▶ **課題一覧**
[a] イタリア滞在の報告文を読み、次の問いに答えてください。
(i) 筆者のイタリア滞在はいつ終了しますか。
(ii) 筆者がマラテスティアーナ図書館を見学するために訪れた町はどこですか。
(iii) 書評会で取り上げられたパオロ・プローディ名誉教授の新著の書名は何ですか。
[b] イタリア滞在の報告文のうち、「今月半ばには、ボローニャ近郊」から下へ「っくりと楽しむことができた。」に至るまでをすべて、一字も変えずに出力してください。

▶ **提供テキスト**
━━━━━━
今月は、現在準備している論文に必要な文献を入手するため、パドヴァの聖アントニオ図書館Biblioteca Sant’Antonio Dottoreやファエンツァ市立マンフレディアーナ図書館Biblioteca comunale Manfrediana、ボローニャ市立アルキジンナージオ図書館Biblioteca comunale dell’Archiginnasioなどで史料の閲覧、文献複写をおこなった。筆者のイタリア滞在は今月末で終了する。日本に帰国後、これらの中世説教に関する文献も参考にしながら論文の執筆に取り掛かりたい。

今月半ばには、ボローニャ近郊の町チェゼーナCesenaを訪問した。目的はイタリア最初の公立図書館であるマラテスティアーナ図書館Biblioteca Malatestianaの見学である(内部は撮影禁止のため、図書館HPを参照)。この図書館は、15世紀半ばに領主ノヴェッロ・マラテスタによってフランチェスコ会の修道院内に設立され、貴重な数多くの写本を所蔵、修道会と都市当局の両者で管理に当たった。現在ではユネスコ世界遺産に指定されている。幸運なことに見学者が私一人であったため、普段は立ち入り禁止のロープを越えて部屋の奥まで入ることを許可された。当日は雲一つない晴天で日の光がガラス窓からやさしく差し込み、マラテスタ家の紋章の入った書見台(写本は鎖で繋がれて参照された)、目に優しい色として採用された緑色の壁、15世紀の図書館訪問者が記念に残した落書きなど、特別な空間をゆっくりと楽しむことができた。
 
帰国前に、ボローニャ大学ムッザレッリ教授のもとにご挨拶に伺った。教授には今回のイタリア滞在における成果をご報告し、これまで頂いた助言に対して謝意をお伝えした。

ちょうどムッザレッリ教授との面談日に、歴史学科でパオロ・プローディPaolo Prodi名誉教授の新著『大学―内と外Università dentro e fuori』(Bologna: Il Mulino, 2013)の書評会があり、そちらにも参加した(写真1、2)。
━━━━━━
▶ **以下のデータ**
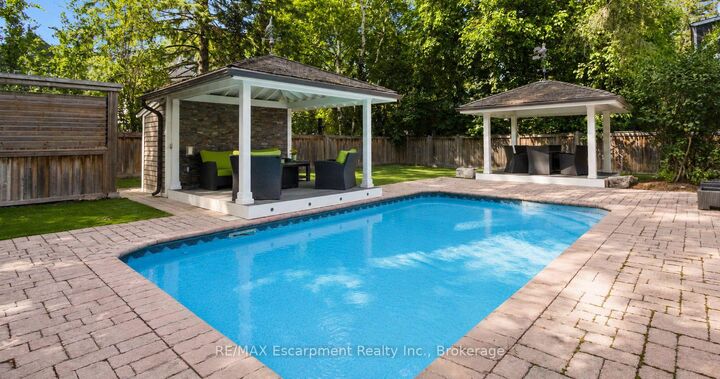 Property Photo: 287 Macdonald Road ON L6J 2A6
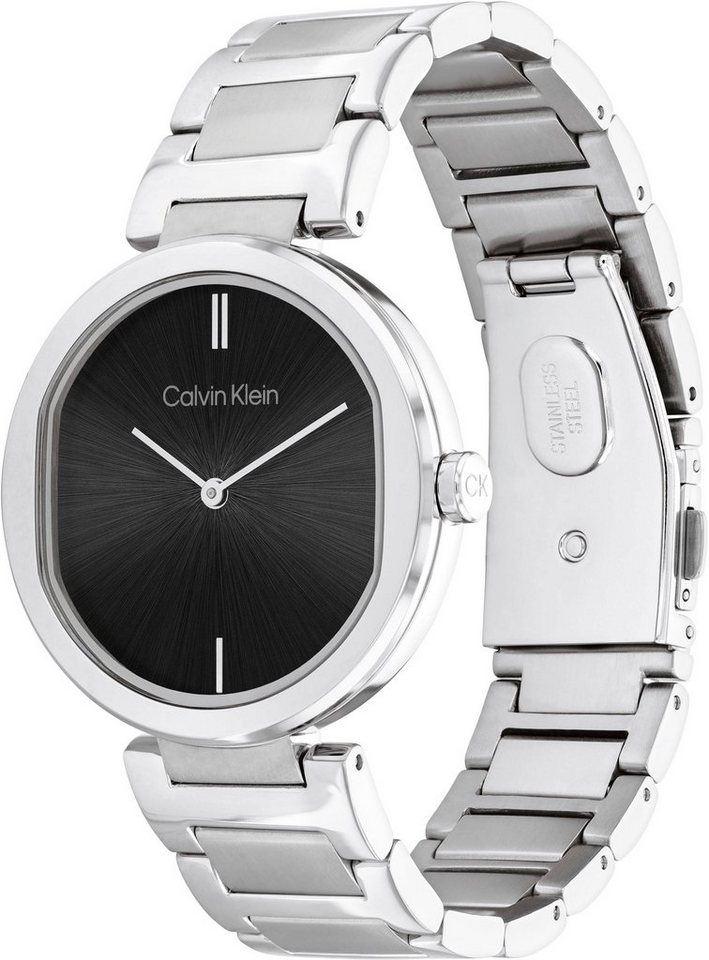 Calvin Klein Quarzuhr TIMELESS, 25200249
━━━━━━
▶ **番号付き解答**
[a]
(i) 今月末に終了します。
(ii) ボローニャ近郊の町チェゼーナです。
(iii) 『大学―内と外』(Università dentro e fuori)です。

[b]
今月半ばには、ボローニャ近郊の町チェゼーナCesenaを訪問した。目的はイタリア最初の公立図書館であるマラテスティアーナ図書館Biblioteca Malatestianaの見学である(内部は撮影禁止のため、図書館HPを参照)。この図書館は、15世紀半ばに領主ノヴェッロ・マラテスタによってフランチェスコ会の修道院内に設立され、貴重な数多くの写本を所蔵、修道会と都市当局の両者で管理に当たった。現在ではユネスコ世界遺産に指定されている。幸運なことに見学者が私一人であったため、普段は立ち入り禁止のロープを越えて部屋の奥まで入ることを許可された。当日は雲一つない晴天で日の光がガラス窓からやさしく差し込み、マラテスタ家の紋章の入った書見台(写本は鎖で繋がれて参照された)、目に優しい色として採用された緑色の壁、15世紀の図書館訪問者が記念に残した落書きなど、特別な空間をゆっくりと楽しむことができた。